- Born: June 30, 1935 Shanghai, Republic of China
- Died: October 25, 2018 (aged 83) Beijing, China
- Occupations: Physicist, archaeologist, professor, journal editor, writer
- Known for: Pioneering archaeological science, founder of Chinese quantitative archaeology

Academic background
- Education: Peking University Leningrad University

Academic work
- Discipline: Physics, archaeology
- Sub-discipline: Archaeological science, quantitative archaeology, geochronology, radio carbon dating, liquid scintillation counting
- Institutions: Dalian Institute of Technology Peking University German Archaeological Institute
- Main interests: Paleolithic China, paleoanthropology, Chinese ceramics, Quaternary science

= Chen Tiemei =

Chinese physicist and archaeologist

Chen Tiemei (陈铁梅; 30 June 1935 – 25 October 2018) was a Chinese physicist and archaeologist, considered a pioneer in scientific archaeology and a founder of quantitative archaeology in China. He was a professor and Director of the Scientific Archaeology Laboratory at Peking University.

== Life and career ==
Chen was born on 30 June 1935 in Shanghai, Republic of China. After graduating from Shanghai High School in 1952, he tested into the Department of Physics of Peking University. In August 1954, he was sent by the Chinese government to study physics at Leningrad University in the Soviet Union.

Upon graduation in 1959, Chen returned to China to teach at the Dalian Institute of Technology. In 1961, he became a faculty member of the Department of Technical Physics at Peking University. In 1973, he was transferred to the Department of Archaeology and served as Director of the Scientific Archaeology Laboratory. He became a full professor of archaeology in 1989 and a doctoral advisor in 1994. He was proficient in English and Russian, and taught himself German and Japanese. He was a corresponding member of the German Archaeological Institute.
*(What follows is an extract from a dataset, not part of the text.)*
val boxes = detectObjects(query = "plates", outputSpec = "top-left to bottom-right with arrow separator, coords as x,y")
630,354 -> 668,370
Chen died on 25 October 2018 in Beijing, at the age of 83.

== Contributions ==
A pioneer in scientific archaeology, Chen established China's first radiocarbon dating laboratory using liquid scintillation counting at Peking University. He was instrumental in establishing laboratories and training personnel for carbon-14 dating in China. He dated more than 20 palaeolithic and paleoanthropological sites, and proposed the first chronology for Palaeolithic China. From the early 1990s, Chen pioneered and developed scientific methods to determine the geographical origins of ancient ceramics and porcelain.

Chen published more than 30 papers in influential journals including Nature and Acta Archaeologica Sinica. He served as an editor of domestic and international journals including Quaternary Science Reviews and Quaternary Geochronology.

After retiring from Peking University, Chen dedicated himself to writing. He published the monographs Quantitative Archaeology (定量考古学) in 2005, Scientific Archaeology (科技考古学) in 2008, and Concise Statistics for Archaeology (简明考古统计学) in 2013.